Early in the film, there is a brilliantly staged tête-à-tête between Toller and Michael that most audiences probably will grow bored of. There is no music to cheaply prompt emotion, no exotic camera angles to jar us to revelation, but simply an unmoving two-shot of the two men seated and one-shots that cut back-and-forth from one speaker’s face to the other. It is a philosophical push-pull that is more literary than cinematic, in the best way possible. Toller tells of his tragic past, of the things that brought him to become a pariah of sorts at First Reformed, and Michael makes the very legitimate case for ecological doom, the upshot of which would be a terrible life for their child. Toller is moved by Michael’s commitment and rationale. A man who has not been legitimately needed for some time, Toller finds the debate exhilarating, and his chance to advise brings out his best ideas. For Toller, “Wisdom is holding two contradictory truths in our mind simultaneously, hope and despair … Holding these two ideas in our head is life itself.” That’s all Schrader, delivered by a concerned and earnest Ethan Hawke, and it makes the scene itself worth watching as a standalone.

But First Reformed is not a dialogic film, in the tradition of Linklater’s Before Trilogy or Barry Levinson’s paradigmatic Diner (1982). It is as if Taxi Driver was directed by an art-house director. Instead of the garishness of New York that Scorsese brought us in his film, First Reformed, in an attempt to mimic it surroundings and the mind of its protagonist, is filmed without trappings (the immediate comparison, although a different film, is David Lowery’s A Ghost Story from 2017). Schrader uses barely any music, and shoots the entire film in a 1:1 ratio (basically, the format, instead of filling the entire screen, is a symmetrical box in that fills an even two-thirds of it). There is almost no camera movement. The film causes us to be still, and in turn, replaces the impetus from the director onto the viewer to do the interpretive work.
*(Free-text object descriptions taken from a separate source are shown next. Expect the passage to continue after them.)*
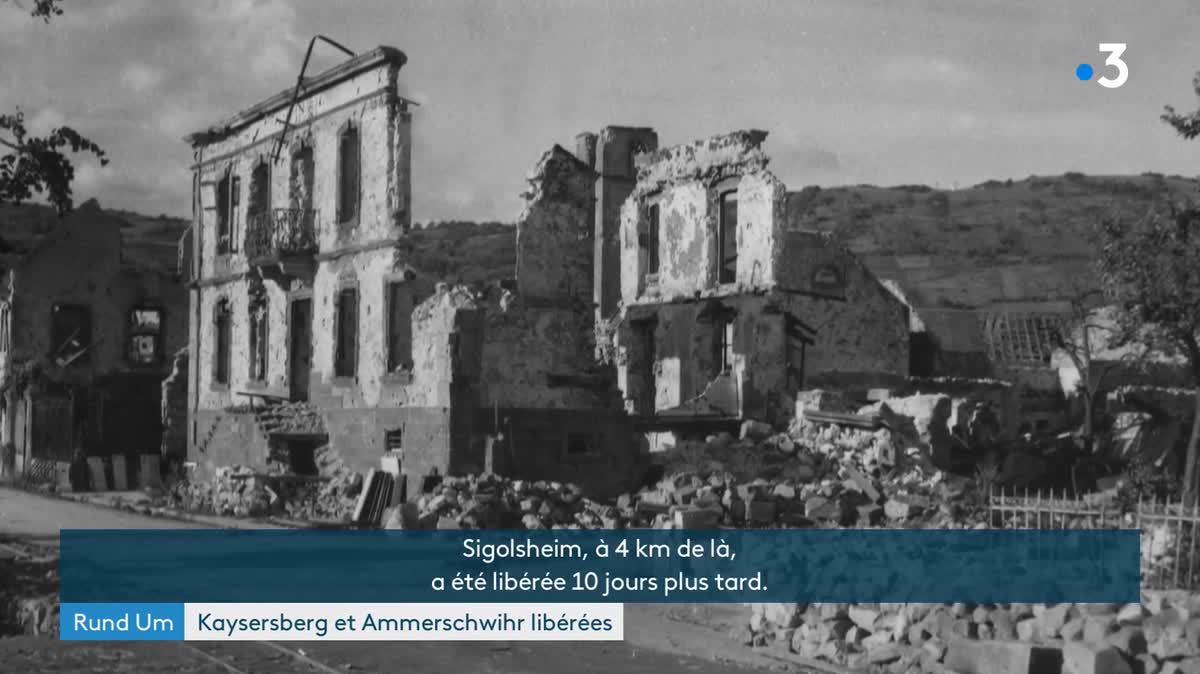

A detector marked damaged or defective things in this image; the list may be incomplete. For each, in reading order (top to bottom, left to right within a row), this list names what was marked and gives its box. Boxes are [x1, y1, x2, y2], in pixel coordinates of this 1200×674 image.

broken window frame [338, 124, 360, 230]
broken window frame [50, 302, 91, 364]
damaged facade [0, 199, 186, 482]
broken window frame [126, 305, 165, 366]
broken window frame [212, 297, 230, 386]
broken window frame [247, 293, 268, 383]
broken window frame [331, 283, 357, 378]
broken window frame [388, 277, 422, 371]
damaged facade [180, 45, 638, 494]
broken window frame [715, 187, 734, 284]
damaged facade [609, 131, 907, 436]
First Reformed is a film everyone should see, simply because it is born of an entirely different artistic ilk. It is, some may say, an arduous film. Although gripping, at times it is purposely difficult, a “slog,” that rewards concentration and cogitation (think Phantom Thread, but bleaker). You have to meet the film more than halfway, but if you are OK with that, you will be handsomely compensated. The devastating final sequence, where Schrader takes all of his aesthetic austerity and synergizes it into an orgiastic frenzy, clenching every nerve in eye, body and brain, is among the most provocative scenes I’ve seen of late. Hawke puts together his eerie, disturbed stoicism with cellular precision. And although there are other characters in Seyfriend, Kyles, and a perfectly late-capitalist businessman, played by Michael Gaston, First Reformed is fifty-percent Ethan Hawke, and fifty-percent ascetic purpose. Just as Travis Bickle keeps a journal, so does Reverend Toller, an idea Schrader says he originally mined from Robert Bresson’s Pickpocket (1959), and the earlier Diary of a Country Priest (1951). The film itself is just as fastidiously constructed as one might imagine the pages of a priestly diary might be. It serves the film literate in recognizable ways. The minimalist aesthetics work to aid understanding. It is a film that forces the viewer to form their own opinion. The only problem with it may be: how many people are willing to do that?